---------- Page excerpt

Madison: There are so many, I have seen some amazing things under the oceans surface… yet I’d say it was my very first shark feed with the camera was my most memorable part. Of course the footage ended up being underwater blair witch project quality, but I was 14 at the time, it was my first time filming, and I HAD to get good footage or I would loose my chance to save my sharks (I was filming to send something to the government making the decision), It was a shark feed at north horn on Osprey reef, I had been so occupied with filming, that I didn’t see any sharks except through my camera monitor, and I went into decompression at 24 meters with very little air in my tank, surrounded by countless grey reef sharks. My dive computer was screaming at me, and all I could do at the time was keep filming.

Recently I have become more fluent with my camera, after allot of failures, and mistakes, I have learnt and I’m getting better, now the only mishaps I have with the equipment is when it ends up in a shark mouth, which happened at tiger beach last year, probably the most recent memorable occurrence!

The Locker: There were numerous shark species in your video, how many were you able to swim with? Did you ever once feel threatened by any of them? What would you tell people who are afraid of sharks?

Madison: I have dived with leopard sharks, grey nurse, a great white (cageless), tiger sharks, silkys, hammerheads, silver tips, reef sharks, Caribbean reef sharks, and many others… not once in this time have I felt scared, threatened or in danger.

--------------------

◆ Exercises to complete ◆
a) According to the shark interview excerpt, at what depth did Madison go into decompression during the first shark feed filmed with the camera?
b) Condense the paragraph of the shark interview excerpt that begins "Recently I have become more fluent with my camera" into two short sentences, keeping its main facts.
c) Continue the shark interview excerpt from its last sentence.

---------- Material shown

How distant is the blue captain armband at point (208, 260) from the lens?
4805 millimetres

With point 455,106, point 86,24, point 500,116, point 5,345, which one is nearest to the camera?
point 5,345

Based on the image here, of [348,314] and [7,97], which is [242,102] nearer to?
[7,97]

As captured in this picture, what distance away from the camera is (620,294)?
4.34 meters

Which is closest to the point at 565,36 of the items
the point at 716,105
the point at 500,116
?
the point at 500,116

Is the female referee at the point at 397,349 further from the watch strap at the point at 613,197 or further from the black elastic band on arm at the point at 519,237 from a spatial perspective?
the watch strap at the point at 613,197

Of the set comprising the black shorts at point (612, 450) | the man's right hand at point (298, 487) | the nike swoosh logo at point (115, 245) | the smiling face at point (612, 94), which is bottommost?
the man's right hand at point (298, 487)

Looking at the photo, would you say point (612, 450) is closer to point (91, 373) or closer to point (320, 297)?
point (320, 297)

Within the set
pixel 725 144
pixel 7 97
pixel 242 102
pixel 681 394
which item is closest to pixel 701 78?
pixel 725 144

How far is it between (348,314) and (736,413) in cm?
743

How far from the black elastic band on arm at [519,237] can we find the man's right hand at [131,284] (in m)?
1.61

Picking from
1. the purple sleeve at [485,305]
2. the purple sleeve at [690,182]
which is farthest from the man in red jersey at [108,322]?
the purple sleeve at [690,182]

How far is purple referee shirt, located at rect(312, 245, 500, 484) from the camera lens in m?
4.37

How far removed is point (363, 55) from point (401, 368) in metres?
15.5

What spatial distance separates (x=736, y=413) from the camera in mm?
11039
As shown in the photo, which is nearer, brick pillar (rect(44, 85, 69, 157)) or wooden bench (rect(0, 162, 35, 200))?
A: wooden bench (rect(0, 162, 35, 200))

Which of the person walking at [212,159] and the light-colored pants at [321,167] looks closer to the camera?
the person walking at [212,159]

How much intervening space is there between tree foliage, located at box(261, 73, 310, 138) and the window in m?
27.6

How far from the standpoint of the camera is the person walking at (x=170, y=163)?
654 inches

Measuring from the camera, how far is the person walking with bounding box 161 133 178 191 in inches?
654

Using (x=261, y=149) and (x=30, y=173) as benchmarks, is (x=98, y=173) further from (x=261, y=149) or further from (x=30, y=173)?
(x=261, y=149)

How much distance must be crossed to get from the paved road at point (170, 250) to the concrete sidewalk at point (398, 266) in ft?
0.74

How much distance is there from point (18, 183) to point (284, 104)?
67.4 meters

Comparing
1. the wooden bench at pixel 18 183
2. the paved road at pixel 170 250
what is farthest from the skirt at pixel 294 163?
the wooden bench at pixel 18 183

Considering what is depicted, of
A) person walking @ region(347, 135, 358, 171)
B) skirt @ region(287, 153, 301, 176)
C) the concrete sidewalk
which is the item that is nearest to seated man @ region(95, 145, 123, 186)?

--------------------
---------- Material shown

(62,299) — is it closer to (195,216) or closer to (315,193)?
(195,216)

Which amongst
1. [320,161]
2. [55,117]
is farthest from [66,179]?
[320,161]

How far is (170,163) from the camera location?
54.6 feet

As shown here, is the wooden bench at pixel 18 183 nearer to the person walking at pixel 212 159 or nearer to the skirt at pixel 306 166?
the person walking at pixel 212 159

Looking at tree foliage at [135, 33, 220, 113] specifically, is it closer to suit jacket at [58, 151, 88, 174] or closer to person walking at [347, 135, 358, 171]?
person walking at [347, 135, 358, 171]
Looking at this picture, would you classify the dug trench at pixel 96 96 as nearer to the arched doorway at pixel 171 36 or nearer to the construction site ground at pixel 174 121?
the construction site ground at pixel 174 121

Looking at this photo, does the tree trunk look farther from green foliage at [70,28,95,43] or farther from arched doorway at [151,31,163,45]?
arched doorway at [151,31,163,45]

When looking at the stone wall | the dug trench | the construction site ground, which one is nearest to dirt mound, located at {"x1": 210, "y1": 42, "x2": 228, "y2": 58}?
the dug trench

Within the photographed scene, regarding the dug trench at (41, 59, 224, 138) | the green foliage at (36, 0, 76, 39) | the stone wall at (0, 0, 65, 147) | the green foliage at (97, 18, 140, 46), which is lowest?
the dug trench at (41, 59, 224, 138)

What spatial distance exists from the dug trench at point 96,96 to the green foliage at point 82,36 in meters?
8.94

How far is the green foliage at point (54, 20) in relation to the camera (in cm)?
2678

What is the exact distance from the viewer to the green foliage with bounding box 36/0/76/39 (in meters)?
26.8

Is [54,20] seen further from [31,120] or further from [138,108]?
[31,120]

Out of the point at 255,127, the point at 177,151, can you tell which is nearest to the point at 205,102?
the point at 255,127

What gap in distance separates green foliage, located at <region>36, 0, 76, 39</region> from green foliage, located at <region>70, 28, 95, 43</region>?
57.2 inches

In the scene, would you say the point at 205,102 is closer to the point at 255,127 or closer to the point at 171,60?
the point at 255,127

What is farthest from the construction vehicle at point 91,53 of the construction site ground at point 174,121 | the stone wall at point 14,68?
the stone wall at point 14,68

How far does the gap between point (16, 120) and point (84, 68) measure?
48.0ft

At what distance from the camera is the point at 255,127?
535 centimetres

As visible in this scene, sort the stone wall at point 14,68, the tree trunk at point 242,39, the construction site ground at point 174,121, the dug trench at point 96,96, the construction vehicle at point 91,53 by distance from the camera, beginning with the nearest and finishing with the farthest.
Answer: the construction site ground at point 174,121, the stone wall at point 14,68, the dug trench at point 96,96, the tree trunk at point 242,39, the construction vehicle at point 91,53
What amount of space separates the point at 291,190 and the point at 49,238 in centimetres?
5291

--------------------

◆ Answers to the problems ◆
a) 24 meters

b) After many failures and mistakes, I have become more fluent with my camera and keep getting better. My only equipment mishaps now happen when it ends up in a shark's mouth, as it did at Tiger Beach last year, probably my most recent memorable occurrence.

c)
What I would tell people who afraid of sharks is simple… not so long ago, I was very scared of humans (I still am in many ways) because from the news I could tell they were dangerous, they had proved they are unpredictable, and I didn’t spend much time with them. Sharks however, I understood and spent time with, and that’s all it takes, knowledge dispels fear, and the perception of sharks most people have is not only wrong, but in my opinion one of the most misconstrued truths in history. Sharks I have encountered are subject to extreme effort form us to get them close using things like food, and even then they are cautious. One dive with a shark, and you would probably change your mind towards them once you see them, they are not harmless, but they are certainly not worth of the rap we give them! However to fear them is human instinct, and I expect nothing more from people, I just won’t accept that fear being a factor that blinds you to their destruction or value in our oceans, you can still fear them but at the same time respect them and take a few simple steps to help them.

The Locker: Much of your video is you breath hold diving. How long can you actually stay under for? 

Madison: I’m a terrible freediver at the moment ha! I have ceased practicing for some time, I used to be allot better when I was younger. When I have the camera in my hand, I can stay down for allot longer, because when there is footage to get I become a robot with the mission in mind and this helps. Any day I would choose freediving over scuba, I love it, it is in fact sometimes the only way I can get footage in places we can’t scuba or to get close to animals. It requires allot of work and I believe has aesthetic value to footage, so I plan to practice it allot more!

The Locker: How did you hear about the Beneath the Waves Film Festival and what made you decide to submit your film?

Madison: One of my best friends Sara Keltie, who I actually met through shark conservation posted it on my facebook wall and said I should enter, to which I replied, “no way, my films aren’t stories like they are looking for” but I eventually decided I would anyway, it’s the first film fest I have ever entered! As soon as I found out I was in the finals I sent Sara an apologetic message, to which she replied ‘proud of you shark face’ and the moral of the story is… give into the right kind of peer pressure ;)

The Locker: If you could give advice to other aspiring filmmakers, from your experience, what would it be?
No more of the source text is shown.